Source records =
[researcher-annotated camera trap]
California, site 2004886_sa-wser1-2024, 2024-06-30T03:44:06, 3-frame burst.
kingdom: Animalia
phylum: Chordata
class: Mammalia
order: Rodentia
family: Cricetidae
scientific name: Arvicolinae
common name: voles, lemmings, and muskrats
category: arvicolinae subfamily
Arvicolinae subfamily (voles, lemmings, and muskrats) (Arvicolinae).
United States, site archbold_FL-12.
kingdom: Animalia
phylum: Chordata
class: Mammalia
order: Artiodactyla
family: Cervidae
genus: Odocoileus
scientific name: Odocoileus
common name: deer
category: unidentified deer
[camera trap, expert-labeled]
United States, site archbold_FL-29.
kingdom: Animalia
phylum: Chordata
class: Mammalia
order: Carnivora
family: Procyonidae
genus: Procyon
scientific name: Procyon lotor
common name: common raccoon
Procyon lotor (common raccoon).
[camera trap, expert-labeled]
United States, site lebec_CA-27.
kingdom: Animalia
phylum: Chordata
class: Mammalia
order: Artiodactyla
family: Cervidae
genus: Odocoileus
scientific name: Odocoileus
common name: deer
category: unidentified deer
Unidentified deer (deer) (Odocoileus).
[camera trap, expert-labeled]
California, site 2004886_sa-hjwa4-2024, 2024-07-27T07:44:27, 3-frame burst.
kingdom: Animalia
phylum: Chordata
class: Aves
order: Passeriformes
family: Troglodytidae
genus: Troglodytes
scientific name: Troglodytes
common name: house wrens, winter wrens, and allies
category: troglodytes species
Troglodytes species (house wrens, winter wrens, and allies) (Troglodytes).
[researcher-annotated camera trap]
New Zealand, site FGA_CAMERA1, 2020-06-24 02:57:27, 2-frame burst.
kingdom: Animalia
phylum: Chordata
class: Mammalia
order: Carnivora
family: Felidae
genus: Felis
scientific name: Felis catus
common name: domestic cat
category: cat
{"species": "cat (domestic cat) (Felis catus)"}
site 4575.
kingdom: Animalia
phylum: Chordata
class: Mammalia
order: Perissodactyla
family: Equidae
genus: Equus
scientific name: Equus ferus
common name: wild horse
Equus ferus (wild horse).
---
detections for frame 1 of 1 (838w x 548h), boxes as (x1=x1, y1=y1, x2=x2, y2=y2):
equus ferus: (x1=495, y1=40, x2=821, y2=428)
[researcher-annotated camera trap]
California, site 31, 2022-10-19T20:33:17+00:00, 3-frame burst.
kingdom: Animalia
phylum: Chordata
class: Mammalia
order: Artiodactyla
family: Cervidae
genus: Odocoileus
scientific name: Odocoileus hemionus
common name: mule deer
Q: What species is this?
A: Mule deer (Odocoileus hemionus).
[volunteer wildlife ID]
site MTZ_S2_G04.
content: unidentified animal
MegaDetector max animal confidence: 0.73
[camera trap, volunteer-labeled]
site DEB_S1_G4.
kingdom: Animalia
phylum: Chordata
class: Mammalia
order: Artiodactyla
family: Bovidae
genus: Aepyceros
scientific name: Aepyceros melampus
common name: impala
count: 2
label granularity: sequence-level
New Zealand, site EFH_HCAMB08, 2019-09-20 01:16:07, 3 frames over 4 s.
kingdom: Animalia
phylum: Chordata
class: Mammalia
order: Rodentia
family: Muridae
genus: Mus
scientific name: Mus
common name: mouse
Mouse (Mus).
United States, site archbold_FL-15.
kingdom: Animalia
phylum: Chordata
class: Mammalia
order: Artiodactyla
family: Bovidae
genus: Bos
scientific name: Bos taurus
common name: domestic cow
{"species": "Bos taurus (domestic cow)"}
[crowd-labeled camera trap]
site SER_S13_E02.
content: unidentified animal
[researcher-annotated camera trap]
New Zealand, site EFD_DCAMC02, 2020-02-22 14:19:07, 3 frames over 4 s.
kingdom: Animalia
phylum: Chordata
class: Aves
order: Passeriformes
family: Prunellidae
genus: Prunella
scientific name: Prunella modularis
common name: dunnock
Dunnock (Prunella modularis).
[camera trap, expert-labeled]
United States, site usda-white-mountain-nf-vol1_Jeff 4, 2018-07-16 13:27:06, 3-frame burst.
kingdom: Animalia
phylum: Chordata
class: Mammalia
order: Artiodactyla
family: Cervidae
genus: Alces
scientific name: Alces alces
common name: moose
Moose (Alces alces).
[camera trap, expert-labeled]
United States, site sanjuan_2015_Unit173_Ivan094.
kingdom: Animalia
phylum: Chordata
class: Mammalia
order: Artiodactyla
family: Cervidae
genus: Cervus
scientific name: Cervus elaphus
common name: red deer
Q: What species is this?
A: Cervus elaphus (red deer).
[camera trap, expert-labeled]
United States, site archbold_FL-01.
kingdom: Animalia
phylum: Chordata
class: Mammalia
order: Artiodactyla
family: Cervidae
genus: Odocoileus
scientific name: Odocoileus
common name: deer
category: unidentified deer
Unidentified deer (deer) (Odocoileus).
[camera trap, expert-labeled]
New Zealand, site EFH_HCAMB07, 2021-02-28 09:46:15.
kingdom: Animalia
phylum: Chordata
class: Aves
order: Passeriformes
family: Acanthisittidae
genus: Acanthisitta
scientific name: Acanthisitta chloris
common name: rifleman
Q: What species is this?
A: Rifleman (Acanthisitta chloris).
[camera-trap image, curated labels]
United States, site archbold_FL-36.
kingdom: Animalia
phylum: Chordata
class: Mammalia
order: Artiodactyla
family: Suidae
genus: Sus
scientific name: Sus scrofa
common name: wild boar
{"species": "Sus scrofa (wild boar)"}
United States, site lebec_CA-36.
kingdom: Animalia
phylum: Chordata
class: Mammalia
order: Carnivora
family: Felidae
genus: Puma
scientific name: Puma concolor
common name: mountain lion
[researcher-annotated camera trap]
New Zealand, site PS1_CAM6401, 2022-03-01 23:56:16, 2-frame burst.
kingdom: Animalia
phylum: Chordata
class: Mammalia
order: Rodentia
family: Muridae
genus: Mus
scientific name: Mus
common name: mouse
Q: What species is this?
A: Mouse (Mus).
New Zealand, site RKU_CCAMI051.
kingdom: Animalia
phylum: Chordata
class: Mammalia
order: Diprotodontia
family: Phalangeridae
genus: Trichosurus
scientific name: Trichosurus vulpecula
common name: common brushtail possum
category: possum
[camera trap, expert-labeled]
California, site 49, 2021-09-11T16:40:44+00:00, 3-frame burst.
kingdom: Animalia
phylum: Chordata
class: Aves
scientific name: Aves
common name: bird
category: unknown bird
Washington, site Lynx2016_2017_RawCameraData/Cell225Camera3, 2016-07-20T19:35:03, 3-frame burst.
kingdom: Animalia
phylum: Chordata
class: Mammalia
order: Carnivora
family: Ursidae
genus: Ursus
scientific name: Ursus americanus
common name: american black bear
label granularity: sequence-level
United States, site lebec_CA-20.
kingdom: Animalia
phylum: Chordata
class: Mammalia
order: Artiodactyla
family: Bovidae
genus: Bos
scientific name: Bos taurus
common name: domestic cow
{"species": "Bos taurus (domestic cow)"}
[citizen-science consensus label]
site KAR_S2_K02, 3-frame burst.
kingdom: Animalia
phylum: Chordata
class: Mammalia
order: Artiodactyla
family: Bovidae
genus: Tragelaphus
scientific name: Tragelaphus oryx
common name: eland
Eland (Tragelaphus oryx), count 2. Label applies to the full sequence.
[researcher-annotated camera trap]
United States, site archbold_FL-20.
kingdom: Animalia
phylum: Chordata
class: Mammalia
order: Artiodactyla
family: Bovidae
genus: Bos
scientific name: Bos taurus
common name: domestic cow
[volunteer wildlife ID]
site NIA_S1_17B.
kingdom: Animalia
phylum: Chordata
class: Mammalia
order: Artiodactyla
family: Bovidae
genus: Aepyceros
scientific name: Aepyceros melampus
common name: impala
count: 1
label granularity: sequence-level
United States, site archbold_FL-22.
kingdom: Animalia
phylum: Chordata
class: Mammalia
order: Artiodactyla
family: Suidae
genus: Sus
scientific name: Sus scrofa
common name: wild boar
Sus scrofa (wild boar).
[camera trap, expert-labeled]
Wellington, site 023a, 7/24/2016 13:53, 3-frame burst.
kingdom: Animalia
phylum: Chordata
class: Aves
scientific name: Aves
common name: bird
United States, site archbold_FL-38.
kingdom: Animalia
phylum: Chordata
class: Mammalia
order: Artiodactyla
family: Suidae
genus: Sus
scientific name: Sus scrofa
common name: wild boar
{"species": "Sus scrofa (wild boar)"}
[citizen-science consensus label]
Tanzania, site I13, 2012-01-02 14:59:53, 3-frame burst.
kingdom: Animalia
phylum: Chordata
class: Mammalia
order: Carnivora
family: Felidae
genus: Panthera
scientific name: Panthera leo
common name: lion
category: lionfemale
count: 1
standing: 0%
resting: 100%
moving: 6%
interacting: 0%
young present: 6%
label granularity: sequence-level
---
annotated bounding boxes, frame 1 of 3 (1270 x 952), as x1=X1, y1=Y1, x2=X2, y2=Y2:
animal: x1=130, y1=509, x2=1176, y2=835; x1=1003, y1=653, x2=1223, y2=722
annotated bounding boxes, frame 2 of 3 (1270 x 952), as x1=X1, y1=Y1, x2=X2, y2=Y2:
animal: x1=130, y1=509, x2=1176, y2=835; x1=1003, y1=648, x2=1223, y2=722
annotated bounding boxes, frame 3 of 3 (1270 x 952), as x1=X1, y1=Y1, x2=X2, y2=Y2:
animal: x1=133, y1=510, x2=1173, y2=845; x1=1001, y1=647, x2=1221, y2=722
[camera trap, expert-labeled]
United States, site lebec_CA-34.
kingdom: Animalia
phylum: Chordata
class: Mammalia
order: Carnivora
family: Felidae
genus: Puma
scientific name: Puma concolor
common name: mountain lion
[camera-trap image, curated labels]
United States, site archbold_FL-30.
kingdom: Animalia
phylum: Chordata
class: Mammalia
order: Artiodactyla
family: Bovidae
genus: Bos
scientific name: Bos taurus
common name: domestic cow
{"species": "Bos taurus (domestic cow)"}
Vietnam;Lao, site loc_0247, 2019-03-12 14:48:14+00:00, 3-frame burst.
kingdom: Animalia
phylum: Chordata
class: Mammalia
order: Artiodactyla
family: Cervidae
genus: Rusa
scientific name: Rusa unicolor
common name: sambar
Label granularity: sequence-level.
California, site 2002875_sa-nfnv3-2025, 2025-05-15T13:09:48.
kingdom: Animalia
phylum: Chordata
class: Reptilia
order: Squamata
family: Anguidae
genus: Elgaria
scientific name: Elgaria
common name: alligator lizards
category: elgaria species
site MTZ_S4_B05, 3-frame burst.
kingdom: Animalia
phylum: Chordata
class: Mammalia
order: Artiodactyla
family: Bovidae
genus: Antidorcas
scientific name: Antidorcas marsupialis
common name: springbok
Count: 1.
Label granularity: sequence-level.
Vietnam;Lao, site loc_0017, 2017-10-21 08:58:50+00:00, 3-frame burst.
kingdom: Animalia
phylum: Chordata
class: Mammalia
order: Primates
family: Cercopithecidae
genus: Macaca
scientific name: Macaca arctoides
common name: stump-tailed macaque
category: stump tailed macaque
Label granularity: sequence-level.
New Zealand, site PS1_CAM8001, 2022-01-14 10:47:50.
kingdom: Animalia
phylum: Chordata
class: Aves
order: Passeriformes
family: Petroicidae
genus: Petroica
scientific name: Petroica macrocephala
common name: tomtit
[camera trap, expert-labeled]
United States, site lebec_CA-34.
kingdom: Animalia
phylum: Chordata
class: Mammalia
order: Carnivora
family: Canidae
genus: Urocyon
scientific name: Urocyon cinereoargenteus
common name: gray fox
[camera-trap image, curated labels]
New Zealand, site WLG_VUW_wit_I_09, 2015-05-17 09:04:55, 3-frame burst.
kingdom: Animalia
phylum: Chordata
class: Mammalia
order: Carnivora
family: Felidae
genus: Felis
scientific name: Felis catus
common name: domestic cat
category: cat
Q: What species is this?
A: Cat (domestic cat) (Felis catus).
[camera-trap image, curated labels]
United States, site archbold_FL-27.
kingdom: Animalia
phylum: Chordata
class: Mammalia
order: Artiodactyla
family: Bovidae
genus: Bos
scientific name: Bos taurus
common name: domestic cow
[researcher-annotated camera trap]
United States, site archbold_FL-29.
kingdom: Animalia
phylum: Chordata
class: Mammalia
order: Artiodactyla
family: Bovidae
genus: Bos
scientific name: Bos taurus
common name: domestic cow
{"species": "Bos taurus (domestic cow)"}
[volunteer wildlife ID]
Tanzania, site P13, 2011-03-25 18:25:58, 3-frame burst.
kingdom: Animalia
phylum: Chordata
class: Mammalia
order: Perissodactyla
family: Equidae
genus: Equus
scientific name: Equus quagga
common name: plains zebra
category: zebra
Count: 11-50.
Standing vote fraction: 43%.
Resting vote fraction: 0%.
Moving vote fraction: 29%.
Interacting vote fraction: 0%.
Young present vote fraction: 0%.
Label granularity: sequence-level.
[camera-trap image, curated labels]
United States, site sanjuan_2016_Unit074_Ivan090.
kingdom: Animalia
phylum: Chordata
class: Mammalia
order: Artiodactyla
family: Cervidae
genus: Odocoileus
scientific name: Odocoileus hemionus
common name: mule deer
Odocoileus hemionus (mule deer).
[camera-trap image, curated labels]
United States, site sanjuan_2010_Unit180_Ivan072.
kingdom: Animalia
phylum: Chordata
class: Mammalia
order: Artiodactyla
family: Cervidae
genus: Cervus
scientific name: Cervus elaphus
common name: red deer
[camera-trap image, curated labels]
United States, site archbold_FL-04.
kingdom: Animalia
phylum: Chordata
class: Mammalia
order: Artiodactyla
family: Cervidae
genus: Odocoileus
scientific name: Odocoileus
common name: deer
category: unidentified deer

Requirement = Within the material above, output exactly the lines from the one with "family: Acanthisittidae" through the one with "genus: Ursus", end lines included, and nothing besides.

Solution for this task =
family: Acanthisittidae
genus: Acanthisitta
scientific name: Acanthisitta chloris
common name: rifleman
Q: What species is this?
A: Rifleman (Acanthisitta chloris).
[camera-trap image, curated labels]
United States, site archbold_FL-36.
kingdom: Animalia
phylum: Chordata
class: Mammalia
order: Artiodactyla
family: Suidae
genus: Sus
scientific name: Sus scrofa
common name: wild boar
{"species": "Sus scrofa (wild boar)"}
United States, site lebec_CA-36.
kingdom: Animalia
phylum: Chordata
class: Mammalia
order: Carnivora
family: Felidae
genus: Puma
scientific name: Puma concolor
common name: mountain lion
[researcher-annotated camera trap]
New Zealand, site PS1_CAM6401, 2022-03-01 23:56:16, 2-frame burst.
kingdom: Animalia
phylum: Chordata
class: Mammalia
order: Rodentia
family: Muridae
genus: Mus
scientific name: Mus
common name: mouse
Q: What species is this?
A: Mouse (Mus).
New Zealand, site RKU_CCAMI051.
kingdom: Animalia
phylum: Chordata
class: Mammalia
order: Diprotodontia
family: Phalangeridae
genus: Trichosurus
scientific name: Trichosurus vulpecula
common name: common brushtail possum
category: possum
[camera trap, expert-labeled]
California, site 49, 2021-09-11T16:40:44+00:00, 3-frame burst.
kingdom: Animalia
phylum: Chordata
class: Aves
scientific name: Aves
common name: bird
category: unknown bird
Washington, site Lynx2016_2017_RawCameraData/Cell225Camera3, 2016-07-20T19:35:03, 3-frame burst.
kingdom: Animalia
phylum: Chordata
class: Mammalia
order: Carnivora
family: Ursidae
genus: Ursus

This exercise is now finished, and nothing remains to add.